Nachmanides (1194-1270), one of the greatest Spanish Torah scholars as well as a doctor and staunch Zionist, interprets this command to be kadosh as follows:
“A person who is lustful finds an opportunity to sleep with his/her spouse a lot, and to be among the drunkards and gluttons, and who speak of all kinds of inappropriate acts, that are not mentioned as prohibitions in the Torah, then s/he will be a scoundrel within the domain of the Torah…
Therefore, the Torah writes, after it details the prohibitions that it explicitly forbids, and commands in a general sense to be distant from that which is permitted.”
(NOTE: This is my translation of Nachmanides’ commentary, but reading his words in the original is more authentic and much more poetic.)
Nachmanides suggests an interpretation of this text which seems counterintuitive upon first glance. After all, why is the Torah forbidding us from actions we are permitted to do?! For example, why must one distance one’s self from drinking kosher wine and kosher meat? Where is the harm in that?!
I think Nachmanides is suggesting one must be careful not to ‘take advantage of the system’ and abuse what the Torah grants us permission to enjoy in the world. To be kadosh, we are called upon to sanctify ourselves through that which is within our reach (according to Jewish law) and not just to follow these codes of conduct in their most literal meanings.

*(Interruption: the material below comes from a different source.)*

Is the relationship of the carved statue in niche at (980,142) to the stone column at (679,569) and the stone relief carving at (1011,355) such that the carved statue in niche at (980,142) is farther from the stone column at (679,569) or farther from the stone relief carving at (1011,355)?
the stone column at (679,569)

So even though one is allowed to eat kosher food endlessly, Nachmanides argues that one must approach an all-you-can-eat Kosher buffet with caution and restraint. This is what it means to be kadosh: to show self-discipline and live in moderation according to the Torah; to sanctify within the permitted. In a moment of temptation, if one is able to self monitor one’s desires and manage them carefully, one has performed the mitzvah of being kadosh.
Therefore, this week’s parsha contains within it a critical call to action: each of us must think of an area in our lives where we struggle to feel in control, like the way we speak with others or the kind and/or amount of food we consume. Inspired by Nachmanides, we are urged to take the reins of those fragile impulses and assume the throne (royal wedding reference) as masters of our actions.
I hope each of us is able to take on this challenge, especially as we prepare ourselves spiritually and physically during the period of the Counting of the Omer. Even if you have not been counting along until now, it is never too late to come on board and change for the better.
So, let’s take the plunge and find the “messy spots” in our interpersonal/ritual observance that we care deeply about, but that also need “cleaning up”. (Maybe our speech, business matters, prayer, respect for parents/teachers, Shabbat observance, eating habits, giving tzedakah and the like are possible areas of improvements.) Once we’ve zeroed in on ONE of these areas, let’s work toward infusing it with self-discipline, so that you can fulfill the mission to be kadosh!
P.S. Solution to the riddle: each of these words (nazir, zonah and Shabbat) are described as kadosh in some way. Why do you think this is so? Consider that the root of kadosh in Hebrew often means “separate or distant”.